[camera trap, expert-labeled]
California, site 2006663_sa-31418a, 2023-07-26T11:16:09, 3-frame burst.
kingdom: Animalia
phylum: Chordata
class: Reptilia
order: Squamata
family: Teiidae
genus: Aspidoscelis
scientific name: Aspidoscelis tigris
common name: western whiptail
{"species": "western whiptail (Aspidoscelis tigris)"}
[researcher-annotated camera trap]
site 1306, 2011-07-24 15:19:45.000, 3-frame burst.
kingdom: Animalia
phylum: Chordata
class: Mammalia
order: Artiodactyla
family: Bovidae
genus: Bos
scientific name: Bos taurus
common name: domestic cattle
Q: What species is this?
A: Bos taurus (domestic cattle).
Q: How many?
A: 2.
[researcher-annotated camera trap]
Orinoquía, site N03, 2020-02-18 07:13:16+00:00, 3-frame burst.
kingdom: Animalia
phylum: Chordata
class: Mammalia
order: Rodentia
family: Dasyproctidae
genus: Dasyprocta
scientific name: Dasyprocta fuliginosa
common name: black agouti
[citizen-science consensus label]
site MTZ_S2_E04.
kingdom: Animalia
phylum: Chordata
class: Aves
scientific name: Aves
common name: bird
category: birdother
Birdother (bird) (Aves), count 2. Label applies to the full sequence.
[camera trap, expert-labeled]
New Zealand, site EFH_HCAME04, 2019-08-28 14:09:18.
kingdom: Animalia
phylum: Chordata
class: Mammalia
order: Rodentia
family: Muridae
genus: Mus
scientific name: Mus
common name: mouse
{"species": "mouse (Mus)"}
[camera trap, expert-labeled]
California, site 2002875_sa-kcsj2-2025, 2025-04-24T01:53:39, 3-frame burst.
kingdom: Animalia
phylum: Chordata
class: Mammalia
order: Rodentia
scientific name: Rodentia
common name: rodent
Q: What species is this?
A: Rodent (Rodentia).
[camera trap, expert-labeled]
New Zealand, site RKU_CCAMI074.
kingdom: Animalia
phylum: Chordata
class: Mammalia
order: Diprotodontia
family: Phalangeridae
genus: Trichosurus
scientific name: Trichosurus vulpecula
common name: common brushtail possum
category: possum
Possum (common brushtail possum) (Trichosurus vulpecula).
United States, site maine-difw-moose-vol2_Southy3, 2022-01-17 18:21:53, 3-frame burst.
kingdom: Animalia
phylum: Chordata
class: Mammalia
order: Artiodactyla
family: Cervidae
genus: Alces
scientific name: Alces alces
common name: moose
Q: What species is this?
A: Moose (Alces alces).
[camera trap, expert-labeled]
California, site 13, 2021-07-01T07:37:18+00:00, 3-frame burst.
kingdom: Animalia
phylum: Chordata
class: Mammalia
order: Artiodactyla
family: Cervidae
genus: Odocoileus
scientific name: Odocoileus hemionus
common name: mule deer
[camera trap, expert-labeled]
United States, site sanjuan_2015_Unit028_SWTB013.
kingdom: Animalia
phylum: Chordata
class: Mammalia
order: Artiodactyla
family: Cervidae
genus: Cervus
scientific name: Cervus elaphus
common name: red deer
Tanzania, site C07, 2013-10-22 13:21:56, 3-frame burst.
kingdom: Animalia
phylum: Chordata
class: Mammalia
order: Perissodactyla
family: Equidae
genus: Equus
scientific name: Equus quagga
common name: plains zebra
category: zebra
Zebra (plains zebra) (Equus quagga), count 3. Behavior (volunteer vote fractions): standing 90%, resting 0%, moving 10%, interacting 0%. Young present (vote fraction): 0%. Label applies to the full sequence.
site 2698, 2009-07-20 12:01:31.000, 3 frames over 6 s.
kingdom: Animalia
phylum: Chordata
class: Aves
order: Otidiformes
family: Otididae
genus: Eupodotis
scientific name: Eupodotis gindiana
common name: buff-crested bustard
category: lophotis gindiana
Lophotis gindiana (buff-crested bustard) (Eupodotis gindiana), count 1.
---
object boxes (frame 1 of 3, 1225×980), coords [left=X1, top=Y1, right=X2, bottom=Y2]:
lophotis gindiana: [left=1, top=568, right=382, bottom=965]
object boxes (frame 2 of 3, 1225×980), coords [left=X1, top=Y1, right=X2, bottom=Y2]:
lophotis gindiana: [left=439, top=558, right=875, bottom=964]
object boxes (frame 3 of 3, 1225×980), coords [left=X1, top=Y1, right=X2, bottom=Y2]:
....
> **EXERCISE REQUIREMENTS**:
Every line above that holds the string "States" counts once. State how many such lines there are, as a number alone.

> **EXERCISE RESPONSE**:
2